Two data centers housed in the same New York building shut down by flooding sent out tweets boasting about their services and dinging rivals in the hours before Sandy hit.
They have since apologized and taken down the tweets, but it's a lesson in karma.
Peer1 and Internap share a building at 75 Broad Street in lower Manhattan. Their building flooded and engineers have been working heroically hard to get them back up and running.
Someone should warned their social-media teams. Because just as Sandy was hitting New York, Peer 1 used the storm to advertise its services and Internap used it to take a shot at competitor, Amazon.
Peer1 tweeted, "Storm #Sandy highlights value of storage" with a link to its site.
Customers were not amused.
@jonzo1 blasted, "Advertising your 'Cloud Storage' services in the wake of a hurricane is kind of in poor taste.

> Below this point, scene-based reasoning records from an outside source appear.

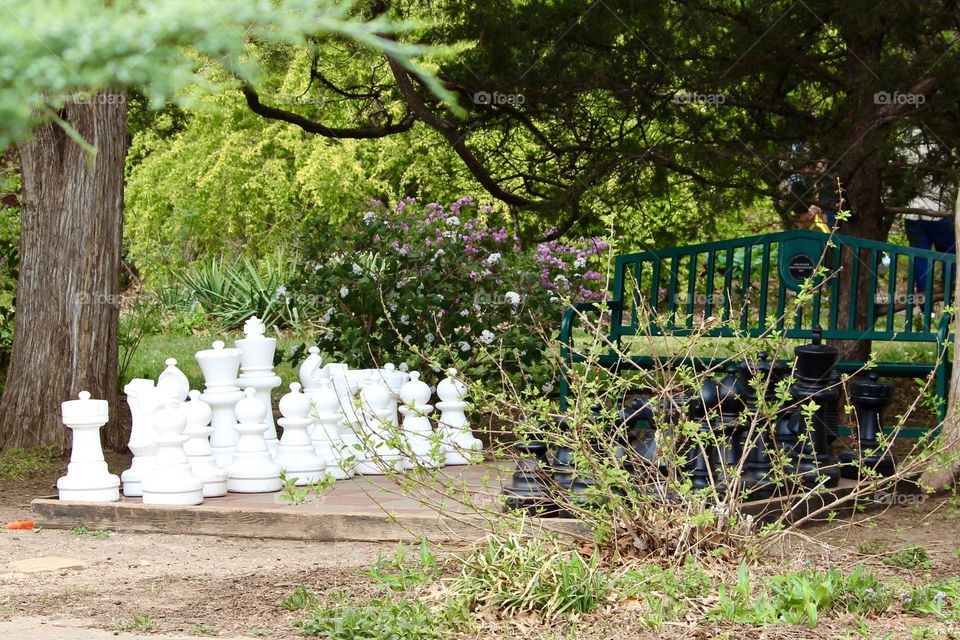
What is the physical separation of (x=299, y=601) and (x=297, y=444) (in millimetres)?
1721

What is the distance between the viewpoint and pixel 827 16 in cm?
701

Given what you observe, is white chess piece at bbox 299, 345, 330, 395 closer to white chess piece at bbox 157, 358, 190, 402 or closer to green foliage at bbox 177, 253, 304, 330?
white chess piece at bbox 157, 358, 190, 402

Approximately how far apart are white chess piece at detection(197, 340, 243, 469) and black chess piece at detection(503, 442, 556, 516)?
58.6 inches

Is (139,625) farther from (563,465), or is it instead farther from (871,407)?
(871,407)

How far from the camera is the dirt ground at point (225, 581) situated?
3.16 m

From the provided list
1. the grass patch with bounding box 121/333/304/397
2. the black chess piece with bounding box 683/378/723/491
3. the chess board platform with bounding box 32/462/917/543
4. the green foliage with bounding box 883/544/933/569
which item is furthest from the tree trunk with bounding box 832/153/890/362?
the grass patch with bounding box 121/333/304/397

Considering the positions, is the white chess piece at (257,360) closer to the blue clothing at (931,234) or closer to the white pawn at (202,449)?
the white pawn at (202,449)

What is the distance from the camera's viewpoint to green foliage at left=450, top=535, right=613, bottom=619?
10.6 ft

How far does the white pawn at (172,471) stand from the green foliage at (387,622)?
5.61ft

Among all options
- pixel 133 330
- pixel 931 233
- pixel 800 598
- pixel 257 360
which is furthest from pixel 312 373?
pixel 133 330

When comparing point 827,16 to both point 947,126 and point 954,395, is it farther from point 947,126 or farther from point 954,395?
point 954,395

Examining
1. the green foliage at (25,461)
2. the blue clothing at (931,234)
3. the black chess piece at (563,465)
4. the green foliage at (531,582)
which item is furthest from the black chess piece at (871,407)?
the green foliage at (25,461)

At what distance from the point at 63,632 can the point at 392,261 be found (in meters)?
4.79

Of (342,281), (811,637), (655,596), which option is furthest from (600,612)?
(342,281)
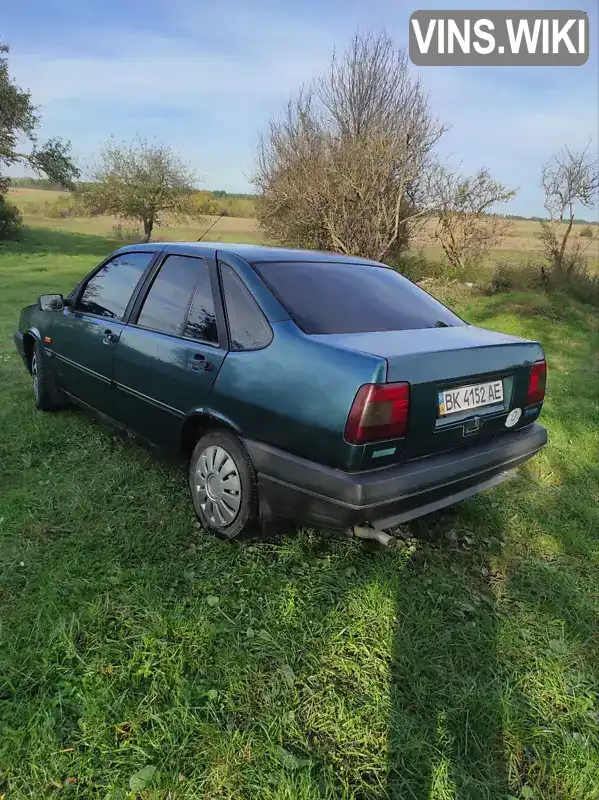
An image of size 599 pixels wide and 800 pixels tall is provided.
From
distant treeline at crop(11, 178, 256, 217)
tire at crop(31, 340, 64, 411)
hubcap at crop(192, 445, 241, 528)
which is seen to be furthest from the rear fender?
distant treeline at crop(11, 178, 256, 217)

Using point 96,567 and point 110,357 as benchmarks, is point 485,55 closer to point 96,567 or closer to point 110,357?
point 110,357

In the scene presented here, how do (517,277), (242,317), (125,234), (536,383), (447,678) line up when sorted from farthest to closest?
(125,234)
(517,277)
(536,383)
(242,317)
(447,678)

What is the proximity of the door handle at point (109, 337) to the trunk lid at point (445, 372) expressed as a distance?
171 cm

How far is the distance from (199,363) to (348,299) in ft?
2.84

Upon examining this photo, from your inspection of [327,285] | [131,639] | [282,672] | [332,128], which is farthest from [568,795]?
[332,128]

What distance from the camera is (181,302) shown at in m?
3.18

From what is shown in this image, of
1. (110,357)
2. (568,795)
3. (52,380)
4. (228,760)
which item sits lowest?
(568,795)

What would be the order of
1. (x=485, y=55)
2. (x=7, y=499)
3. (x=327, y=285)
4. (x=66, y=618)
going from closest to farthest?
(x=66, y=618) → (x=327, y=285) → (x=7, y=499) → (x=485, y=55)

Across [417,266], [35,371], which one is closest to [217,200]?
[417,266]

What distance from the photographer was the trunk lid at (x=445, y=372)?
2348 millimetres

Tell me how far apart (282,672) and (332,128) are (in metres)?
17.7

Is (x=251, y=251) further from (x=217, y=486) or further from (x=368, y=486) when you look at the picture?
(x=368, y=486)

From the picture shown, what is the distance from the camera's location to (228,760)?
1.74m

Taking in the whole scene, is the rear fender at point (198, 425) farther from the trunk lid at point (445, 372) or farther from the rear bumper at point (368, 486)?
the trunk lid at point (445, 372)
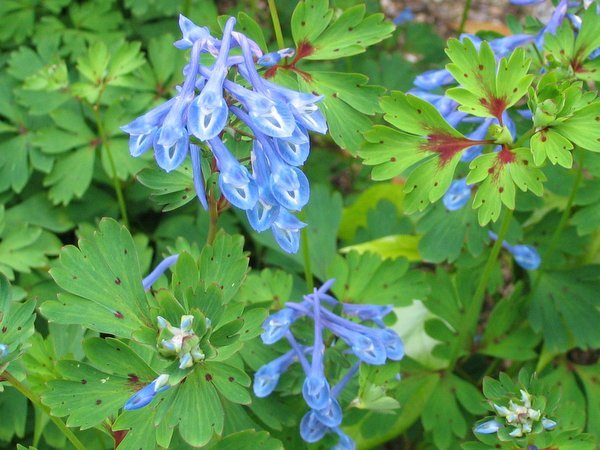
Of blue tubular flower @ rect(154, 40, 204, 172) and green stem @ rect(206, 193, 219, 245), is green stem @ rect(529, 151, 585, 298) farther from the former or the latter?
blue tubular flower @ rect(154, 40, 204, 172)

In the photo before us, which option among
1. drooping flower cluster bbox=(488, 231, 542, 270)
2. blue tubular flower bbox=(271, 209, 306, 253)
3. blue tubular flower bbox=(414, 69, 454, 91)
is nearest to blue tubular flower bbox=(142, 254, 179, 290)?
blue tubular flower bbox=(271, 209, 306, 253)

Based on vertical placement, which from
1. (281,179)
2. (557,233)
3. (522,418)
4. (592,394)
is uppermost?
(281,179)

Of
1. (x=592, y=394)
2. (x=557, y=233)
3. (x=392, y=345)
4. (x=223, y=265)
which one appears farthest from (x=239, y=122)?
(x=592, y=394)

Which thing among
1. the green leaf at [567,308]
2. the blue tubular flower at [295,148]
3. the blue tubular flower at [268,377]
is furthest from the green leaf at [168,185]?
A: the green leaf at [567,308]

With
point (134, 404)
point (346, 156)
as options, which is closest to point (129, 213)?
point (346, 156)

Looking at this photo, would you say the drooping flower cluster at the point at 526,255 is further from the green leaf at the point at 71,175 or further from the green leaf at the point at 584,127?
the green leaf at the point at 71,175

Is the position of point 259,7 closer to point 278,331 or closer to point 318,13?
point 318,13

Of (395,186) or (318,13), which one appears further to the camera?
(395,186)

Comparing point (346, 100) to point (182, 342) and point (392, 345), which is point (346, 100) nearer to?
point (392, 345)
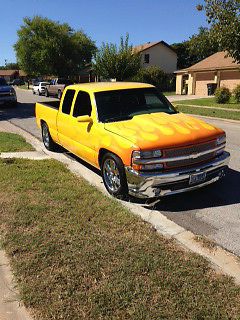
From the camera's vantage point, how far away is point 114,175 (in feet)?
18.6

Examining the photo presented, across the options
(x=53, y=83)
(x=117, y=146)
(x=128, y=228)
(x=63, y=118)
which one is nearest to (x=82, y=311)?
(x=128, y=228)

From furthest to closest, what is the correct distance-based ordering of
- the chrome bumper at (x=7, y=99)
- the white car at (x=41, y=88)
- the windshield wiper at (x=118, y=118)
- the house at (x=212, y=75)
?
the white car at (x=41, y=88) < the house at (x=212, y=75) < the chrome bumper at (x=7, y=99) < the windshield wiper at (x=118, y=118)

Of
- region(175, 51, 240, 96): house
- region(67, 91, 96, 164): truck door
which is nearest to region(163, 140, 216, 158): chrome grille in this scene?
region(67, 91, 96, 164): truck door

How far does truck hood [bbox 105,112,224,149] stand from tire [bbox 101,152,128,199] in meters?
0.43

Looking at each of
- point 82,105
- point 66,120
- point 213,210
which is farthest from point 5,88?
point 213,210

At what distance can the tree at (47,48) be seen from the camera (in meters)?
52.3

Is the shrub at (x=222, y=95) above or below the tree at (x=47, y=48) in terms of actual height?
below

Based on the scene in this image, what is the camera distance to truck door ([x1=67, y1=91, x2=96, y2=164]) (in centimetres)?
626

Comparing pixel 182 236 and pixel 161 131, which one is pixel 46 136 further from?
pixel 182 236

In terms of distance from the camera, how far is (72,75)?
56.2 m

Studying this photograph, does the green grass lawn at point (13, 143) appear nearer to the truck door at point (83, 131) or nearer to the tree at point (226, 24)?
the truck door at point (83, 131)

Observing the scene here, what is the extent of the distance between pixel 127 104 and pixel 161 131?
4.54ft

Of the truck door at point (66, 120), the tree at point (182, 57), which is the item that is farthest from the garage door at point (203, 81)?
the tree at point (182, 57)

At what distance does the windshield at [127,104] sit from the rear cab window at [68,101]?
39.4 inches
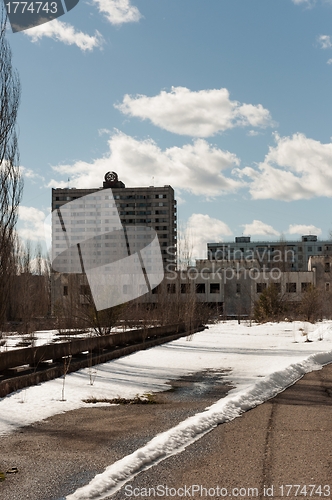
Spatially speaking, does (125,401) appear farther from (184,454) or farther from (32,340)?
(32,340)

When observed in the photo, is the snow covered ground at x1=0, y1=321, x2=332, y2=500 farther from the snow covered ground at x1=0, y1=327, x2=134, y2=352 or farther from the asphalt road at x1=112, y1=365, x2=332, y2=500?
the snow covered ground at x1=0, y1=327, x2=134, y2=352

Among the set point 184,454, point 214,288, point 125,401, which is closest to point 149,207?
point 214,288

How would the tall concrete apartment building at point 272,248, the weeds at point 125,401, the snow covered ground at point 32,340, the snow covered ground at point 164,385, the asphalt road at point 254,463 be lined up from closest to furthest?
the asphalt road at point 254,463, the snow covered ground at point 164,385, the weeds at point 125,401, the snow covered ground at point 32,340, the tall concrete apartment building at point 272,248

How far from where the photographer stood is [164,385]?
11492 millimetres

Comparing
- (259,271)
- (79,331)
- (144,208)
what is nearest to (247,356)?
(79,331)

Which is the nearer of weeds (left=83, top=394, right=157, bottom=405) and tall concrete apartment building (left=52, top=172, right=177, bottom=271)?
weeds (left=83, top=394, right=157, bottom=405)

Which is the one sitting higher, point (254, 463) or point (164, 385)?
point (254, 463)

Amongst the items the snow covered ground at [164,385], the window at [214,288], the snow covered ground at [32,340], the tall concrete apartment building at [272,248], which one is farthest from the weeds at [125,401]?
the tall concrete apartment building at [272,248]

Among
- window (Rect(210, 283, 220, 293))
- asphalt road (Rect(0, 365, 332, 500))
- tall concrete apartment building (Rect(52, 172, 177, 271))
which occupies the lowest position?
asphalt road (Rect(0, 365, 332, 500))

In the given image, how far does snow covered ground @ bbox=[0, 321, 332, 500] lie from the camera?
568 centimetres

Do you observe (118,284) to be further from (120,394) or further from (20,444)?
(20,444)

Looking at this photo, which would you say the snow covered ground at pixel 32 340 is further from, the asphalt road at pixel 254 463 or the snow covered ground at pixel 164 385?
the asphalt road at pixel 254 463

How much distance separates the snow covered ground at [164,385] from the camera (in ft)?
18.6

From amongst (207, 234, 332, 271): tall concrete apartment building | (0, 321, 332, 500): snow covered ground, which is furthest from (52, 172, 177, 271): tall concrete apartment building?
(0, 321, 332, 500): snow covered ground
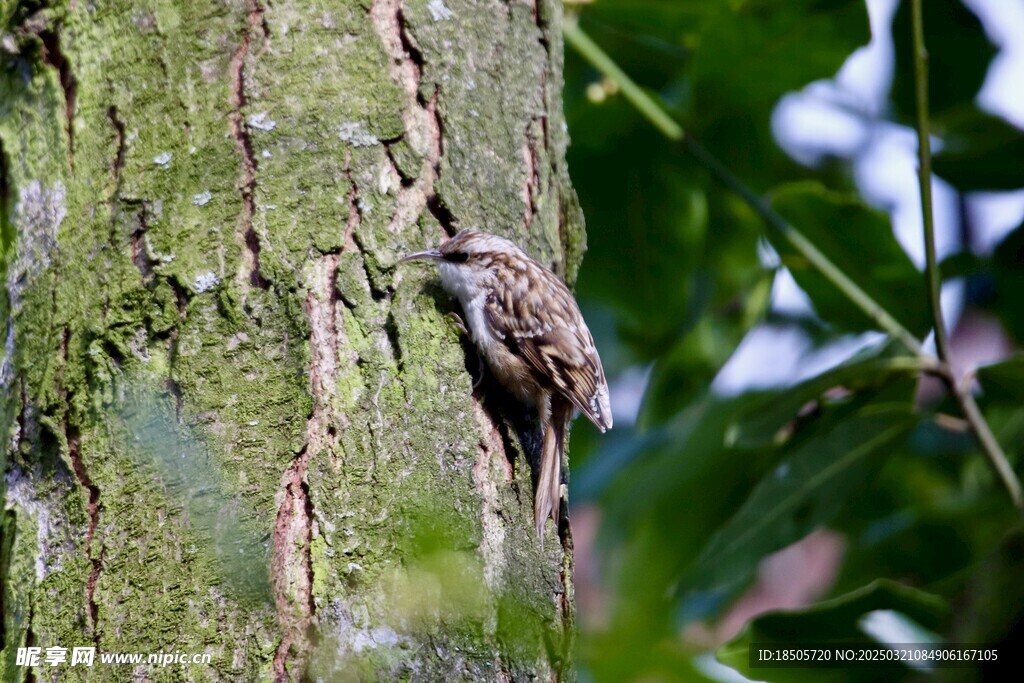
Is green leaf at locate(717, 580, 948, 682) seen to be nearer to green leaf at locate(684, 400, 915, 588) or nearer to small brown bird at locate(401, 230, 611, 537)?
small brown bird at locate(401, 230, 611, 537)

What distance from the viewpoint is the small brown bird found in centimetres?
201

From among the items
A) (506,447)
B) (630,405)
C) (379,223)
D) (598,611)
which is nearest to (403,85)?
(379,223)

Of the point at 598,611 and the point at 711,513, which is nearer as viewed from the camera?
the point at 598,611

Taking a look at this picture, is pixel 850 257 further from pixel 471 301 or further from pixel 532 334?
pixel 471 301

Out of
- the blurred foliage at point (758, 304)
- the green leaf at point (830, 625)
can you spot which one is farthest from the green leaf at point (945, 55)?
the green leaf at point (830, 625)

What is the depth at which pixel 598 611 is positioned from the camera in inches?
24.6

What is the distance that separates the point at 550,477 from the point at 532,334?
58 cm

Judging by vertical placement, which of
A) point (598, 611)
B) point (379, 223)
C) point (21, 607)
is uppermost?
point (379, 223)

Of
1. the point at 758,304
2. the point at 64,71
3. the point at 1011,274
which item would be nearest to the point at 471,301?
the point at 64,71

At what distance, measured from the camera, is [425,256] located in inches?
75.8

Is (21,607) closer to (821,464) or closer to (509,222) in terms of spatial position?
(509,222)

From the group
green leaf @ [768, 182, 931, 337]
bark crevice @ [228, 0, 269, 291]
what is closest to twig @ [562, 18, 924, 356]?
green leaf @ [768, 182, 931, 337]

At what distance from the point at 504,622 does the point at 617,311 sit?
258 centimetres

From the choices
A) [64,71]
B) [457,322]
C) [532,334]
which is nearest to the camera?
[64,71]
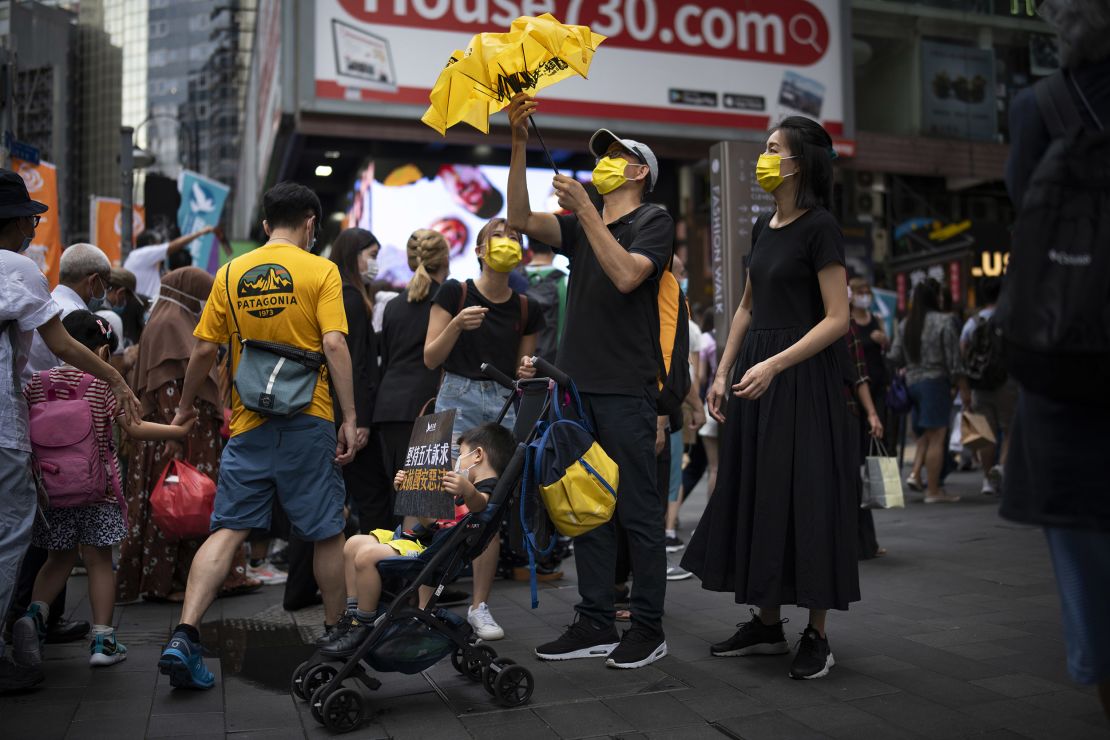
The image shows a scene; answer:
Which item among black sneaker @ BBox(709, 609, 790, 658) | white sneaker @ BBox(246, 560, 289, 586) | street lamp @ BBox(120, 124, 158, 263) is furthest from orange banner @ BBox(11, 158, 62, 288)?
black sneaker @ BBox(709, 609, 790, 658)

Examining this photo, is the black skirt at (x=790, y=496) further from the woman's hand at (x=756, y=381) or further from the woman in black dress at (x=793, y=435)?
the woman's hand at (x=756, y=381)

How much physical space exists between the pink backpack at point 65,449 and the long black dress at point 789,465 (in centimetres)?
267

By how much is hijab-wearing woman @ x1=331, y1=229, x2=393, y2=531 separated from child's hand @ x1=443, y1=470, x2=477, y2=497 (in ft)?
7.23

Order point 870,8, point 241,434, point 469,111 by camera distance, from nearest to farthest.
A: point 469,111, point 241,434, point 870,8

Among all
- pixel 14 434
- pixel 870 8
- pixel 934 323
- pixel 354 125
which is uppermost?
pixel 870 8

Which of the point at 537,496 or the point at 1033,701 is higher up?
the point at 537,496

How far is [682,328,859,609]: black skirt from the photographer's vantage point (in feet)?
13.2

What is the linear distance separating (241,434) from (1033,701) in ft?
10.6

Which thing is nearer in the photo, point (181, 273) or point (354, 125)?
point (181, 273)

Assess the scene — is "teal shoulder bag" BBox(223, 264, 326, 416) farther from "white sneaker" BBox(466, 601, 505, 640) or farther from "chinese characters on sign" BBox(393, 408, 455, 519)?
"white sneaker" BBox(466, 601, 505, 640)

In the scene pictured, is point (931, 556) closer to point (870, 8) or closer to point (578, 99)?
point (578, 99)

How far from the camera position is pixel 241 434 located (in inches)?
169

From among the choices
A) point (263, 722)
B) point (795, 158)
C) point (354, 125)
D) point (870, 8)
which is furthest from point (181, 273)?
point (870, 8)

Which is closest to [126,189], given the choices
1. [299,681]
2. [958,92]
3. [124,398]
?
[124,398]
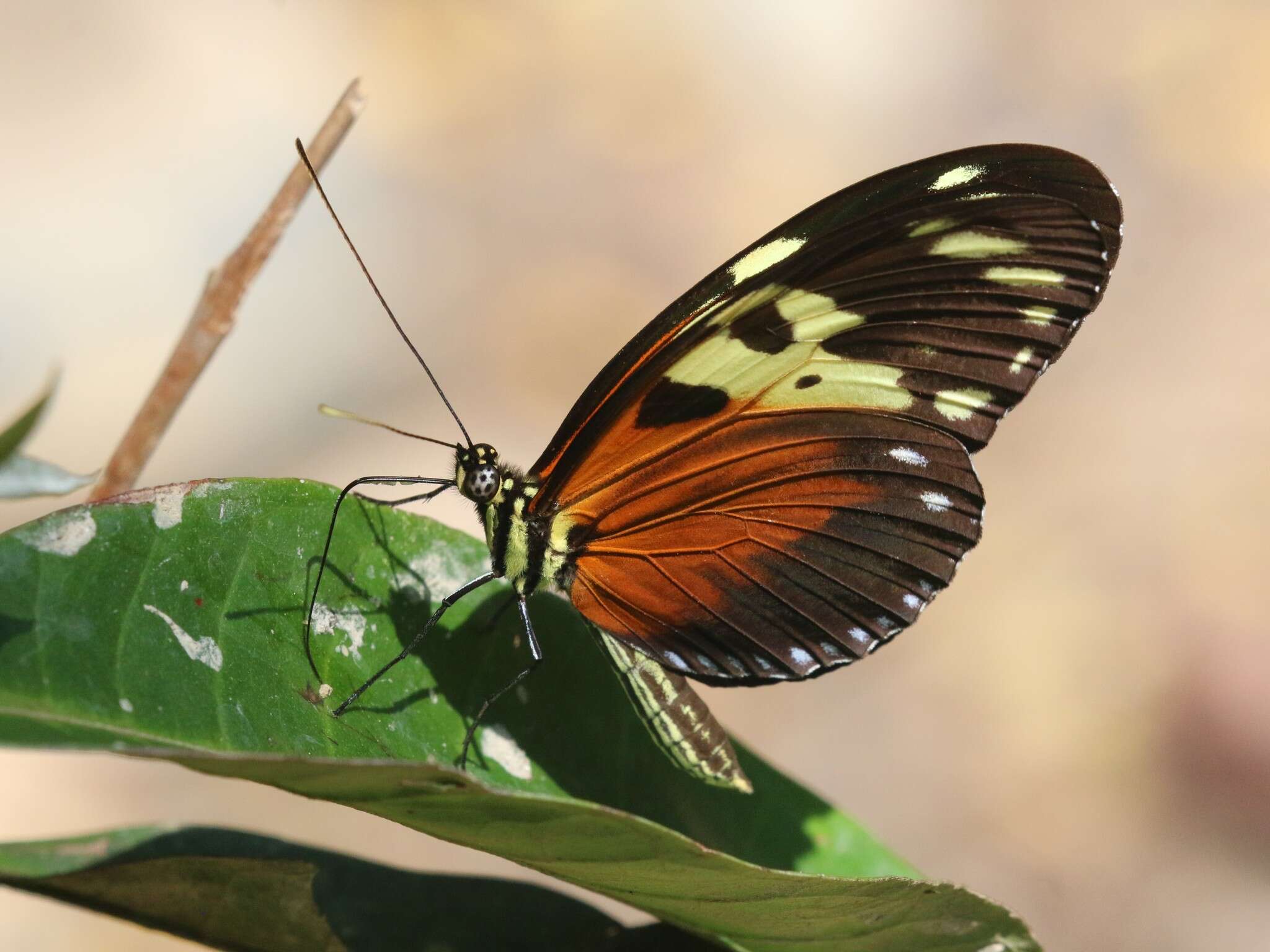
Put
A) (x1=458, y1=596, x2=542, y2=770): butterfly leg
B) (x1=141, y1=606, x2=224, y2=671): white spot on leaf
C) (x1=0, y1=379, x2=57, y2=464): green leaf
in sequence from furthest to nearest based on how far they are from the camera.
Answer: (x1=458, y1=596, x2=542, y2=770): butterfly leg < (x1=141, y1=606, x2=224, y2=671): white spot on leaf < (x1=0, y1=379, x2=57, y2=464): green leaf

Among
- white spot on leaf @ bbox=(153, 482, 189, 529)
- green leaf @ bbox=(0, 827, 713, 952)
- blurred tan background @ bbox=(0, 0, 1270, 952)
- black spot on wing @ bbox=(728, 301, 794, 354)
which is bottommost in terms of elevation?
green leaf @ bbox=(0, 827, 713, 952)

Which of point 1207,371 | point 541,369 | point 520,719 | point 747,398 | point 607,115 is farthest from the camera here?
point 607,115

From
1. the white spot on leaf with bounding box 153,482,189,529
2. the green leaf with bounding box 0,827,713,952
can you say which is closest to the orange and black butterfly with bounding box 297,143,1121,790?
the green leaf with bounding box 0,827,713,952

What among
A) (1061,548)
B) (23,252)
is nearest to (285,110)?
(23,252)

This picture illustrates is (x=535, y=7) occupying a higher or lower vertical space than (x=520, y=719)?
higher

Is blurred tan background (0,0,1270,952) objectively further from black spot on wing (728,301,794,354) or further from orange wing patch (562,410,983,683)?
black spot on wing (728,301,794,354)

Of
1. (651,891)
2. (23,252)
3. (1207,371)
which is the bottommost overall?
(651,891)

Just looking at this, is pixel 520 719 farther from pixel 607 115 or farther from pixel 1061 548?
pixel 607 115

@clickrex replied, "Ironic tweet from Peer1 on the value of cloud storage when their data centre is down
@spolsky was even more annoyed, tweeting, "Dear @Peer1, please don't tweet things like that WHEN YOUR DATA CENTER IS DOWN"
Internap jabbed Amazon by tweeting, Could 'Frankenstorm' Lead To Another AWS #Outage"
@berenddeboer replied: "internap wonders if frankenstorm would lead to AWS outage, then has to abandon its data centre due to flooding."
Perhaps @matchavez said it best with his tweet, "Karma a bitch for @internap?"